---- Material provided
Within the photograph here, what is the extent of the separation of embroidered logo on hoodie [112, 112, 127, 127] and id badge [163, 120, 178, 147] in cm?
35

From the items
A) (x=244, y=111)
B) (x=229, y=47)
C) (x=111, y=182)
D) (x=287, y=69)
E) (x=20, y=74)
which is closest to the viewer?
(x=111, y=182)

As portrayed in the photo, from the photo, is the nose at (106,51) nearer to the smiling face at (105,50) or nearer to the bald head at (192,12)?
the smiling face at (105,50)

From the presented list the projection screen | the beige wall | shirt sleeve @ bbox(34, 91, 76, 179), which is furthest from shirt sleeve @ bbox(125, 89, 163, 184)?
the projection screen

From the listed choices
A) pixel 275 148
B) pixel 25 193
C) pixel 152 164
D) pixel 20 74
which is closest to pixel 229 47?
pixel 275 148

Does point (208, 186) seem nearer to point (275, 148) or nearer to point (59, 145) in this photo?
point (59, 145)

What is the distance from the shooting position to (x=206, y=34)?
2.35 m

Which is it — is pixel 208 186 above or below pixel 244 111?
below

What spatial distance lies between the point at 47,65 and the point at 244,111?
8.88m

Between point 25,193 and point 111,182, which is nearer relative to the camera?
--------
## [Given request]
Convert the records above into a JSON list of strings, with each line as one string and blank lines left out.

## [The reply]
[
  "Within the photograph here, what is the extent of the separation of embroidered logo on hoodie [112, 112, 127, 127] and id badge [163, 120, 178, 147] in cm?",
  "35",
  "From the items",
  "A) (x=244, y=111)",
  "B) (x=229, y=47)",
  "C) (x=111, y=182)",
  "D) (x=287, y=69)",
  "E) (x=20, y=74)",
  "which is closest to the viewer?",
  "(x=111, y=182)",
  "As portrayed in the photo, from the photo, is the nose at (106,51) nearer to the smiling face at (105,50) or nearer to the bald head at (192,12)?",
  "the smiling face at (105,50)",
  "From the presented list the projection screen | the beige wall | shirt sleeve @ bbox(34, 91, 76, 179), which is furthest from shirt sleeve @ bbox(125, 89, 163, 184)?",
  "the projection screen",
  "From the listed choices",
  "A) pixel 275 148",
  "B) pixel 25 193",
  "C) pixel 152 164",
  "D) pixel 20 74",
  "which is closest to pixel 229 47?",
  "pixel 275 148",
  "Does point (208, 186) seem nearer to point (275, 148) or nearer to point (59, 145) in this photo?",
  "point (59, 145)",
  "What is the distance from the shooting position to (x=206, y=34)?",
  "2.35 m",
  "Which is it — is pixel 208 186 above or below pixel 244 111?",
  "below",
  "What spatial distance lies between the point at 47,65 and the point at 244,111?",
  "8.88m",
  "Between point 25,193 and point 111,182, which is nearer relative to the camera?"
]